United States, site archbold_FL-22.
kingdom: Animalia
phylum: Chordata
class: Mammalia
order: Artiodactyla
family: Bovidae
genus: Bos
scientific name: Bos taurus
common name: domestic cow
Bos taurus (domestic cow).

* * * *

Could you write out, exactly as given, the lines from the one holding "class: Mammalia" through the end of the listing, and nothing else?

class: Mammalia
order: Artiodactyla
family: Bovidae
genus: Bos
scientific name: Bos taurus
common name: domestic cow
Bos taurus (domestic cow).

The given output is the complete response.